Pets Are Stressed
December 8, 2020
By some estimates, more than half of people globally own pets, and that’s good news for their health, especially now. Researchers, and likely pet owners, know that having an animal companion has benefits for both physical health and mental health. During the pandemic, when many have been confined to their homes without friends and family for weeks to months at a time, having the physical comfort of an animal companion might be particularly beneficial.
“Suddenly, it’s like touch is deadly,” said Janette Young, a lecturer in health sciences at the University of South Australia. “Caring, companionable touch with another being is really vital to us as human beings.” Not everyone is a hugger, but touch is important for health.
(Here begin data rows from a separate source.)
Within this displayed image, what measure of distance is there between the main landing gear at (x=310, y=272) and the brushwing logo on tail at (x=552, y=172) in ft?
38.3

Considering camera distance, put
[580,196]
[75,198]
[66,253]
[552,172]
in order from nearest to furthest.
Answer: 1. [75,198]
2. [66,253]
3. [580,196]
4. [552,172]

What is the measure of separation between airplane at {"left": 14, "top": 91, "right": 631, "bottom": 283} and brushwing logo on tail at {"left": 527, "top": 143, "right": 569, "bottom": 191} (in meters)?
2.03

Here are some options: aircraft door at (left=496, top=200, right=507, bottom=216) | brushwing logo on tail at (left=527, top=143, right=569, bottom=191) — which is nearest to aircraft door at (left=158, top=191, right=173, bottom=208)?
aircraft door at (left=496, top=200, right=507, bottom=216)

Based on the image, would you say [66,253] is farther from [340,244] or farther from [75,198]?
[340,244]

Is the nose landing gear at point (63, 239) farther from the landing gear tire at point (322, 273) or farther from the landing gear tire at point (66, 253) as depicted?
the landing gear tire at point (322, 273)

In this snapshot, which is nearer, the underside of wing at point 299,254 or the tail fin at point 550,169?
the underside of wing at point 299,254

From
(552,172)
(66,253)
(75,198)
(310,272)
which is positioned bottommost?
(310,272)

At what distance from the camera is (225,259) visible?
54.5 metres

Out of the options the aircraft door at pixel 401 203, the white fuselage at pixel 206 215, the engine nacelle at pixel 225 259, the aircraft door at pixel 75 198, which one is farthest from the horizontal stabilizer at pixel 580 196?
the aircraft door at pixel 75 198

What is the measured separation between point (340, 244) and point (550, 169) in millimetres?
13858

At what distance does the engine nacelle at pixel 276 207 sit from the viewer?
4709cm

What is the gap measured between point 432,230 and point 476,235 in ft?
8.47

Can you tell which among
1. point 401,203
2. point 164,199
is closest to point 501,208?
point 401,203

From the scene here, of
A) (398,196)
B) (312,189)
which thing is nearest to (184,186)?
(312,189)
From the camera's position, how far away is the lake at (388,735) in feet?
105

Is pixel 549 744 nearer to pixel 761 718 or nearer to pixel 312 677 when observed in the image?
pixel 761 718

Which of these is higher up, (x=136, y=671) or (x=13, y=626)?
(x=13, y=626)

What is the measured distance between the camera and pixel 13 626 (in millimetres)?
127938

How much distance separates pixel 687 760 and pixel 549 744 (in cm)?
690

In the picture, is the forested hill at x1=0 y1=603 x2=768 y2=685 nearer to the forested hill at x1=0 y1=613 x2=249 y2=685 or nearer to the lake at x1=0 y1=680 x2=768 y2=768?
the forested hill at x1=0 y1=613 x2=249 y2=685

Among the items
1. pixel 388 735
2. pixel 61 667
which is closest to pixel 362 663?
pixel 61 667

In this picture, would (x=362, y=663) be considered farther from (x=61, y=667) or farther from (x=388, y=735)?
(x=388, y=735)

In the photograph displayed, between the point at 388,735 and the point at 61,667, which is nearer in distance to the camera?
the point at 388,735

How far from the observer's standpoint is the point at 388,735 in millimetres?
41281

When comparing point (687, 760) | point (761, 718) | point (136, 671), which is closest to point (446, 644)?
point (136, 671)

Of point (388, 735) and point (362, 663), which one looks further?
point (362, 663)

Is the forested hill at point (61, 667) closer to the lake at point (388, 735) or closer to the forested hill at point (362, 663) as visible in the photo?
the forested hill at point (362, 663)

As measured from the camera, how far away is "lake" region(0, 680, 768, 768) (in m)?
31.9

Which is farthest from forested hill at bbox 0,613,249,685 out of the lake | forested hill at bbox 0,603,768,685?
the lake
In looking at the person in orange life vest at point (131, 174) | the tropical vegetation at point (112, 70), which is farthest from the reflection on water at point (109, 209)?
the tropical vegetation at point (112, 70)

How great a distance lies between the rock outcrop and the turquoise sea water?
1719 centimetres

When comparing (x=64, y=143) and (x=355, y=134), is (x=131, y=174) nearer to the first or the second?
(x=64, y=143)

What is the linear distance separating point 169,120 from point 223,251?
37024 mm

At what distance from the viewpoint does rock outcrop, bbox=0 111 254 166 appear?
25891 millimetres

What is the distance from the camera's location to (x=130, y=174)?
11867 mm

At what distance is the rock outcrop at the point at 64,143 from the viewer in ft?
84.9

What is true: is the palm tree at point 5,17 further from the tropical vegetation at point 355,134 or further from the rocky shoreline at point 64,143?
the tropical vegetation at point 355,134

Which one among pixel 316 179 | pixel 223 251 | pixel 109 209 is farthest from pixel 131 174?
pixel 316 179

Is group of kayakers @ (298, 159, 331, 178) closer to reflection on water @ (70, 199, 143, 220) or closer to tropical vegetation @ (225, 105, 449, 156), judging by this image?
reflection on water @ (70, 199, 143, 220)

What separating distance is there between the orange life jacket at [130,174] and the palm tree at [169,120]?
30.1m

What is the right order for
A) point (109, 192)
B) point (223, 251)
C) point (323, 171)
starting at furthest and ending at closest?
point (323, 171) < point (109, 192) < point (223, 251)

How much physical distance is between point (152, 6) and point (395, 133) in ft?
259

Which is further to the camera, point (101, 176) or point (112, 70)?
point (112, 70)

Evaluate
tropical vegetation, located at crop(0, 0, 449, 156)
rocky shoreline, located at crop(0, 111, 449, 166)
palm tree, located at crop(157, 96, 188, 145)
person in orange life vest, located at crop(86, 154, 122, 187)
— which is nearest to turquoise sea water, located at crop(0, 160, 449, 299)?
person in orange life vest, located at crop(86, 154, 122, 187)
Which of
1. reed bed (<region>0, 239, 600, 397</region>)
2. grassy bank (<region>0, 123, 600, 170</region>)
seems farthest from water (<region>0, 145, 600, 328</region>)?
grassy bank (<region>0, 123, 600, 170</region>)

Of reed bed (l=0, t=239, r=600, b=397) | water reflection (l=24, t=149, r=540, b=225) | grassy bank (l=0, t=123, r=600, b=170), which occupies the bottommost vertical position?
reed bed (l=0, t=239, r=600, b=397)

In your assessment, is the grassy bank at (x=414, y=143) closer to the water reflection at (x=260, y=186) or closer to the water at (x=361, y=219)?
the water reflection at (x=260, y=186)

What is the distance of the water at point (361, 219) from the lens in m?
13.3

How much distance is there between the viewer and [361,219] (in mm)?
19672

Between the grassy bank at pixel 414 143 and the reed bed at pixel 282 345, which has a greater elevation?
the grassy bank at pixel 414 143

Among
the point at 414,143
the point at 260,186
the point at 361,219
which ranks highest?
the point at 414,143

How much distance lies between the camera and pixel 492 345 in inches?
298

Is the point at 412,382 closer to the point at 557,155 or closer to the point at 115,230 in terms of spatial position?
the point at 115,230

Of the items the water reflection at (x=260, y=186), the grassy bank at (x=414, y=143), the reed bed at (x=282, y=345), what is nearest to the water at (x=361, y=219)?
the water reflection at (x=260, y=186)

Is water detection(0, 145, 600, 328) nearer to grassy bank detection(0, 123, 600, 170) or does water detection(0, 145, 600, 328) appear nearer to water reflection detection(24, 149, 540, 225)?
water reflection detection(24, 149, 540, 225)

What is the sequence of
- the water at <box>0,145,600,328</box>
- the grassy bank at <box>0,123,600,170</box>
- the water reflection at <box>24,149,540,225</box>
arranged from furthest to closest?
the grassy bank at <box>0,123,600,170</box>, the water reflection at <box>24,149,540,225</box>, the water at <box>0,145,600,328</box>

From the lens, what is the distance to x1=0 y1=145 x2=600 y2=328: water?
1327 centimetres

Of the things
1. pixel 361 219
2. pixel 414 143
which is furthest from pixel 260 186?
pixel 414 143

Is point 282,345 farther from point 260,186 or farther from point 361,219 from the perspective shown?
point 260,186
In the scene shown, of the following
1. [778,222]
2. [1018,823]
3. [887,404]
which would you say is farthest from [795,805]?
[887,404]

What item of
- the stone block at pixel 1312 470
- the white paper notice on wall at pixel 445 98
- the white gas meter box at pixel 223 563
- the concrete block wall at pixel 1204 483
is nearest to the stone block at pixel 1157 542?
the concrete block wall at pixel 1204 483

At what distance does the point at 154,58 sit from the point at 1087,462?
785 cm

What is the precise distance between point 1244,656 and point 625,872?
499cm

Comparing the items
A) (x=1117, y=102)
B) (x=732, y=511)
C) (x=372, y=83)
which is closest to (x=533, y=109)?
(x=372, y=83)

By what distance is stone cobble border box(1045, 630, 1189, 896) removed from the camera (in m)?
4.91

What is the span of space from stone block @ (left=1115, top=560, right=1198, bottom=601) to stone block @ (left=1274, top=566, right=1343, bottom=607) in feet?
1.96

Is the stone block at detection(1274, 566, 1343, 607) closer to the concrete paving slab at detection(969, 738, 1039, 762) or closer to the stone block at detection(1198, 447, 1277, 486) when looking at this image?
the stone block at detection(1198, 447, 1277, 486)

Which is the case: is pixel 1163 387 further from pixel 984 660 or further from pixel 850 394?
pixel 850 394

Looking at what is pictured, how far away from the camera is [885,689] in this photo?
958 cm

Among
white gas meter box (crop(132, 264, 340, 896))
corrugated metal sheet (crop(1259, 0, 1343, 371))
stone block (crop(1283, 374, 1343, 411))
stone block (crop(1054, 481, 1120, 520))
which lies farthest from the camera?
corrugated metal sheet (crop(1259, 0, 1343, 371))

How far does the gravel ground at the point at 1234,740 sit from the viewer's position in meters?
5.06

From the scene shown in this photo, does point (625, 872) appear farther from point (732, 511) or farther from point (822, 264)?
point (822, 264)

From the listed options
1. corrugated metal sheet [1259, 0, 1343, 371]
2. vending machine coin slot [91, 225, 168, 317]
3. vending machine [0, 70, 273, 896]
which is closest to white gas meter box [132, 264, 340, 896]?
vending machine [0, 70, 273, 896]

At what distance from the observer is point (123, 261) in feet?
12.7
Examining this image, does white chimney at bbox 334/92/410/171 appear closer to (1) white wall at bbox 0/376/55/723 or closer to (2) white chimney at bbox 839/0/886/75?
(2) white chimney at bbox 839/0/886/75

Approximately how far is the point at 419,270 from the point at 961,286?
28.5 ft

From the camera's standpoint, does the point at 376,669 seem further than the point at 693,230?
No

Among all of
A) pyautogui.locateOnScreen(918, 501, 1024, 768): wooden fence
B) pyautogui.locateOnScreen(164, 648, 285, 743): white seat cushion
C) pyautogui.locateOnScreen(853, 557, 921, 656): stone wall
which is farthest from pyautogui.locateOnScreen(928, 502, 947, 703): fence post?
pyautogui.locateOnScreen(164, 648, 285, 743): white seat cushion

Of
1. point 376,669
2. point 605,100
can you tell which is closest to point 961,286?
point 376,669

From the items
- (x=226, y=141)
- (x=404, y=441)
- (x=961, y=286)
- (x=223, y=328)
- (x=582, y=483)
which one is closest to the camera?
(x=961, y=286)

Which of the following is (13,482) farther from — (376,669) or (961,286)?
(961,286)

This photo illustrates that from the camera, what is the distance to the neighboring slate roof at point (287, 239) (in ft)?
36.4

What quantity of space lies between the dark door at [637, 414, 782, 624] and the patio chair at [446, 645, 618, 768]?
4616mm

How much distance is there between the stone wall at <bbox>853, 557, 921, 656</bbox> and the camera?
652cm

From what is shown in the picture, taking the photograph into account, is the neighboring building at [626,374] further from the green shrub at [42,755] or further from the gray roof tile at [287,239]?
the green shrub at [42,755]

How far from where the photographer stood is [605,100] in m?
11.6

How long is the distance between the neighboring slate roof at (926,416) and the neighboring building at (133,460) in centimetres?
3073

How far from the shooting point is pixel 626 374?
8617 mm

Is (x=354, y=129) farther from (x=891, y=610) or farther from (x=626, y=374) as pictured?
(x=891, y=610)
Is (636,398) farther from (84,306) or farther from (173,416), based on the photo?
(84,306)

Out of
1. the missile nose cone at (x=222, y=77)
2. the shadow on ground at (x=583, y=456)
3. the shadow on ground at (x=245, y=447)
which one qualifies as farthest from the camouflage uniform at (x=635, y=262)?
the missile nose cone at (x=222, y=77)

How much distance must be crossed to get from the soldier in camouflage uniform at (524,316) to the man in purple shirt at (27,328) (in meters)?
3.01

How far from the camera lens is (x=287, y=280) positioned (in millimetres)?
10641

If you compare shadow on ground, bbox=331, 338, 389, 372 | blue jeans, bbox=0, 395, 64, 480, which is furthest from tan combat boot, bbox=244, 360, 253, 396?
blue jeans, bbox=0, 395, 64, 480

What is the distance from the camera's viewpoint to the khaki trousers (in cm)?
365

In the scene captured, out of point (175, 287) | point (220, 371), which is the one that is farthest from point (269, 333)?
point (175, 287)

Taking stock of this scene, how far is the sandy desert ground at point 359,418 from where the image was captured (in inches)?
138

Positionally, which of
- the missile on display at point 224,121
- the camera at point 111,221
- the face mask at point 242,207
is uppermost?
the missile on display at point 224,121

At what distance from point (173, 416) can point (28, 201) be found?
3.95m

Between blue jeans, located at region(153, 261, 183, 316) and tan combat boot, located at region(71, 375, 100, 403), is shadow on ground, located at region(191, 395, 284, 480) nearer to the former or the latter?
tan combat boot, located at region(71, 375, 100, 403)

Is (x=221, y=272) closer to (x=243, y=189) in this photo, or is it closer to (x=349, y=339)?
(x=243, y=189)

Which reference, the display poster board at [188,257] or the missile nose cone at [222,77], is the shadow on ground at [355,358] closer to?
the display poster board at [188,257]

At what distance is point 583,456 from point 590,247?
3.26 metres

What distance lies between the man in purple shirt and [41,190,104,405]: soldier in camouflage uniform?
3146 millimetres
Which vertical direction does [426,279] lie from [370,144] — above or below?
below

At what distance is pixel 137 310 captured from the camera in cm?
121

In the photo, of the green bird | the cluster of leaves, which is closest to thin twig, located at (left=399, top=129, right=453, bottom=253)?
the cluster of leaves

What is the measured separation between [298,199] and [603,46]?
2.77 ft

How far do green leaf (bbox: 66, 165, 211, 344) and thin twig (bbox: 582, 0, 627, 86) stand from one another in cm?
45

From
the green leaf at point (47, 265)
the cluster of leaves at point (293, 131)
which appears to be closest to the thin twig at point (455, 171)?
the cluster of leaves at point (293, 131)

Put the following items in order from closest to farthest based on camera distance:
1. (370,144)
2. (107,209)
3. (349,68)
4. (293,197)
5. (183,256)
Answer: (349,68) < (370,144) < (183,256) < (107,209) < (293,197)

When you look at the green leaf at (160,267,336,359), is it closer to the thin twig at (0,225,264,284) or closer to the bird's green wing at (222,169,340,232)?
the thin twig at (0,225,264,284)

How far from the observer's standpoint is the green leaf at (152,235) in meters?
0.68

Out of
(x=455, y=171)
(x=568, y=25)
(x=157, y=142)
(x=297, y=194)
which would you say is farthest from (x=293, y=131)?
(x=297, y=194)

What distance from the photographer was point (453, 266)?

Positive, human touch experiences are needed for healthy emotional and behavioral development in infants, and can reduce stress and anxiety in humans of all ages.
But because of measures like social distancing, human touch can be hard to come by, and social isolation and feelings of loneliness have increased in adults since March.
But pets might help make up for the lack of human contact, which could explain why demand for pets has soared since the pandemic began. There’s reason to think that pets can mitigate some of the stress and loneliness arising from public health restrictions — and provide that much needed physical touch.
Young researches pet-people relationships, and in her latest study published in the Journal she and her colleagues write that comfort that comes from touching a loved pet could inform policies to promote health and wellness during the pandemic and beyond.
When Young interviewed her study participants (before the coronavirus pandemic), 29 out of 32 of them spoke, unprompted, of the importance of physical contact with their pets. “When you stop and think about it, it’s a bit of a no brainer,” she said. “Animals come to us and they ask for touch and they want to engage with us. That’s like an endorsement of us as people.”
Now that human touch has become somewhat of a health hazard, she says that pets could step in. “Somehow they must work for people, so many people have them,” she said. And the evidence that animals can benefit human health — and perhaps address some of the health risks of loneliness — is growing. “We know that loneliness is an issue,” said Young. “And animals can moderate that.”
That’s what researchers found in the U.K. In a survey of 5,926 people, nearly 90% had at least one pet, and 86.5% of pet owners stated that their animals provided emotional support during the first lockdown. Although the survey didn’t include a large number of those who don’t own pets, pet owners reported smaller decreases in mental health and smaller increases in loneliness compared to those without pets.
Human-pet relationships aren’t always beneficial. “It’s a lot more nuanced than that,” said Layla Esposito, a program director in the Child Development and Behavior Branch and the Pediatric Growth and Nutrition Branch at NICHID whose work involves human-animal interaction research.
Petting a dog for a few minutes won’t impart the same benefits as cuddling with a longtime pet, but scientists are still trying to pin down what types of human-animal interactions are most helpful for the health and wellbeing of people, as well as animals.
But Young thinks that research on relationships with pets so far points to policies that could improve health and wellbeing. In their recent study, Young and her colleagues write that human-pet relationships could be “bridging the physical intimacy and connection gap for many people at this time.” They suggest that pet support programs in certain healthcare settings could improve quality of life of patients, and clinical outcomes.
“We know that loneliness is a major risk factor for a variety of health and psychological problems. We also know that interacting with animals is something that helps ease loneliness,” said Esposito.
But if nothing else, pets can bring comfort during stressful times. “There was this big explosion of adopting pets during Covid,” said Esposito. “I think that speaks to the ability for humans and animals to bond, get pleasure and have positive relationships in this strange time in our existence, when human contact is discouraged.”